*EXERCISE AIM*:
Quote all of the data that follows exactly as written, skipping the images.

*** RECORD EXCERPTS ***

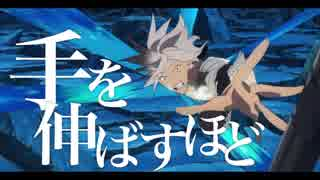 【MAD】Fate/Apocrypha  -IMAGINARY LIKE THE JUSTICE-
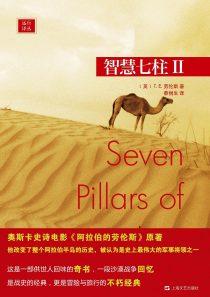 智慧七柱 Ⅰ + 智慧七柱Ⅱ (Seven Pillars of Wisdom )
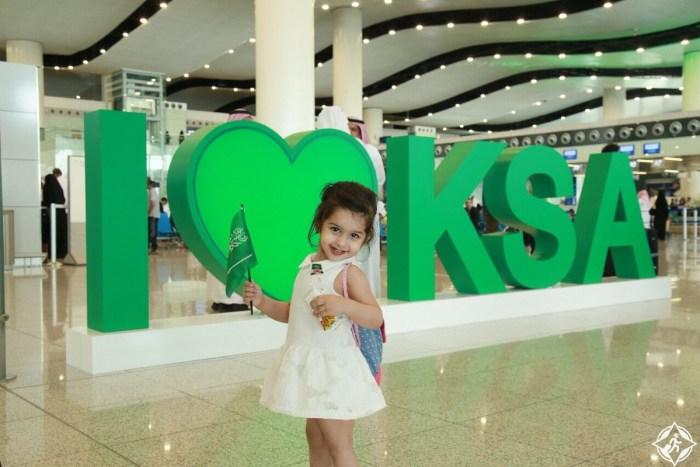 مطار الرياض يحتفل باليوم الوطني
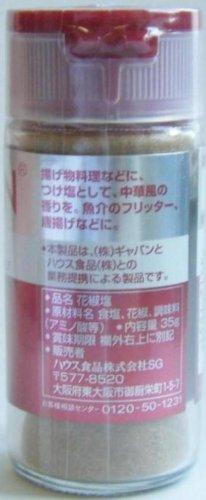 ギャバン 花椒塩 パウダー 35g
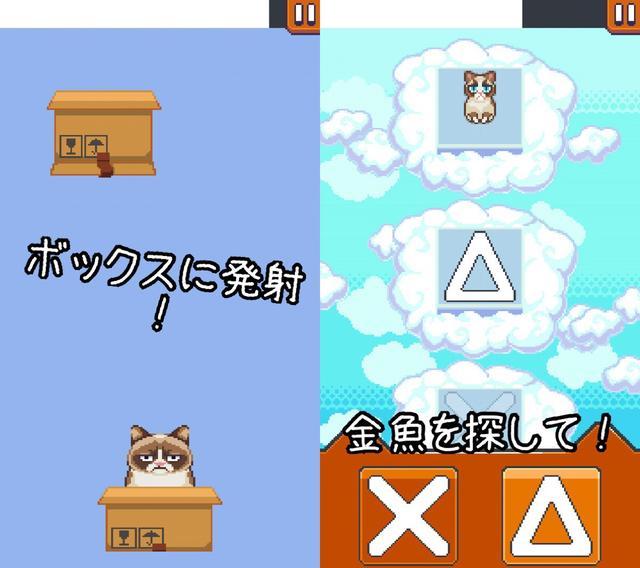 画像2: グランピー・キャットの超くだらないゲームで遊ぼう!
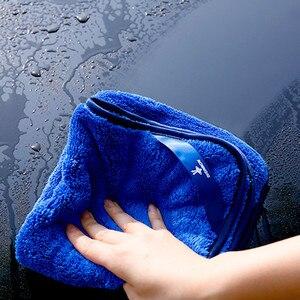 Image 3 - Serviettes en microfibre pour voiture, 1 pièce, chiffon épais en peluche pour nettoyage et séchage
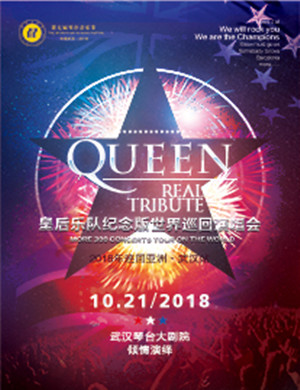 QUEEN REAL TRIBUTE武汉演唱会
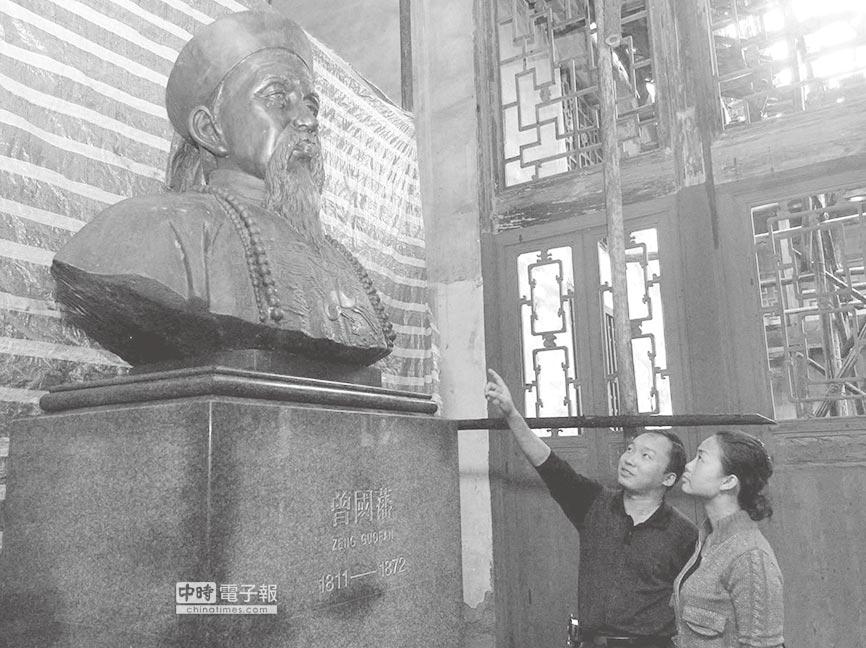曾國藩故居富厚堂。(中新社資料照片)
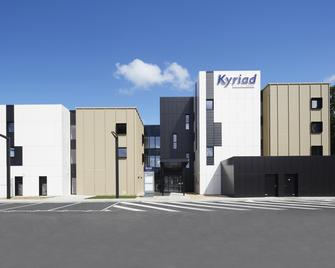 Kyriad Prestige Pau - Zenith - Palais Des Sports - Pau - Toà nhà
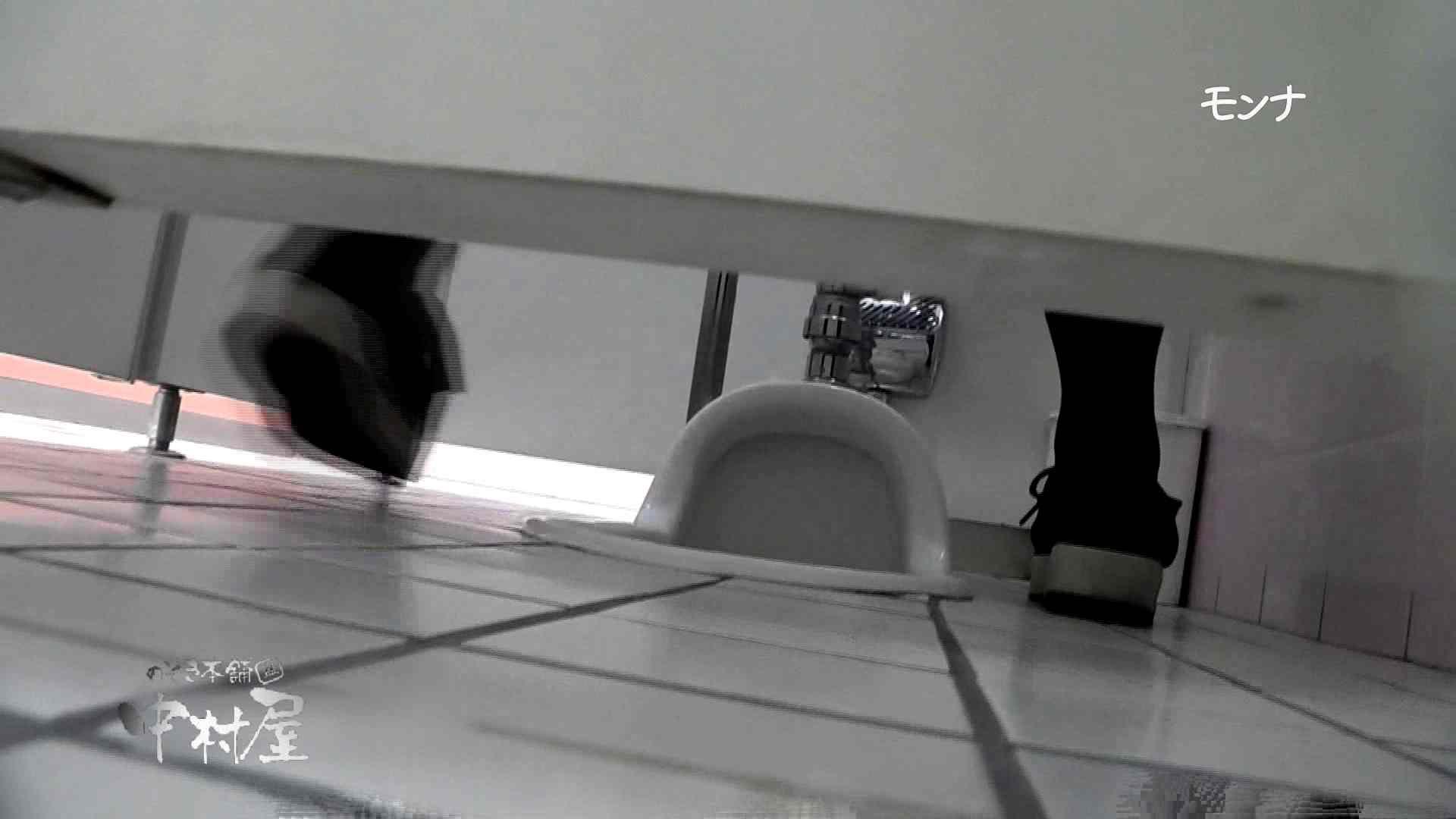 【美しい日本の未来】新学期!!下半身中心に攻めてます美女可愛い女子悪戯盗satuトイレ後編 悪戯 | 下半身  97pic 58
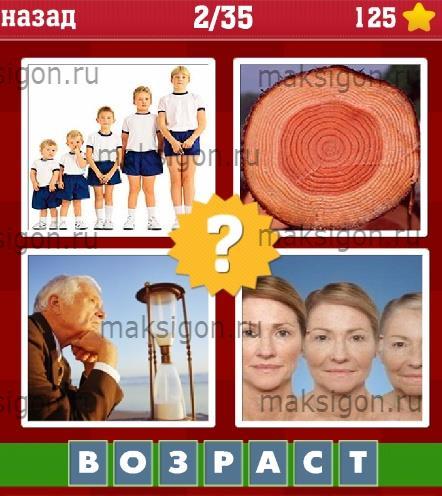 игра где логика ответы три картинки
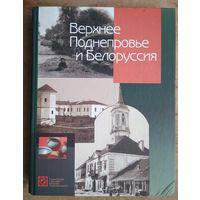 Верхнее Поднепровье и Белоруссия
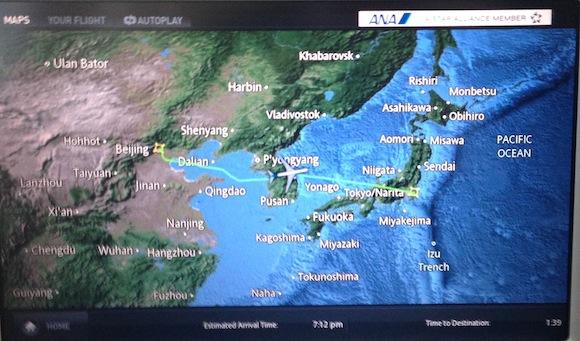 ANA_787_Dreamliner50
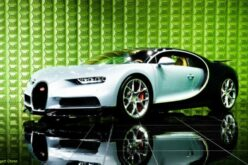 Bugatti Chiron has been put on the Russian market for 225 million rubles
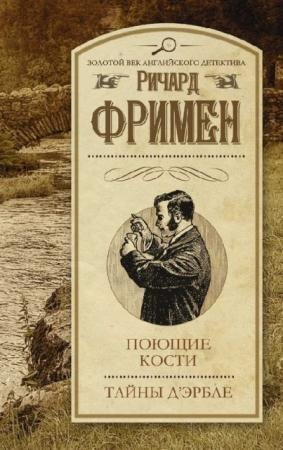 Золотой век английского детектива (27 книг) (2013-2015)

***

*SOLUTION TO THE PROBLEM*:
 【MAD】Fate/Apocrypha  -IMAGINARY LIKE THE JUSTICE-
 智慧七柱 Ⅰ + 智慧七柱Ⅱ (Seven Pillars of Wisdom )
 مطار الرياض يحتفل باليوم الوطني
 ギャバン 花椒塩 パウダー 35g
 画像2: グランピー・キャットの超くだらないゲームで遊ぼう!
 Image 3 - Serviettes en microfibre pour voiture, 1 pièce, chiffon épais en peluche pour nettoyage et séchage
 QUEEN REAL TRIBUTE武汉演唱会
曾國藩故居富厚堂。(中新社資料照片)
 Kyriad Prestige Pau - Zenith - Palais Des Sports - Pau - Toà nhà
 【美しい日本の未来】新学期!!下半身中心に攻めてます美女可愛い女子悪戯盗satuトイレ後編 悪戯 | 下半身  97pic 58
 игра где логика ответы три картинки
 Верхнее Поднепровье и Белоруссия
 ANA_787_Dreamliner50
 Bugatti Chiron has been put on the Russian market for 225 million rubles
 Золотой век английского детектива (27 книг) (2013-2015)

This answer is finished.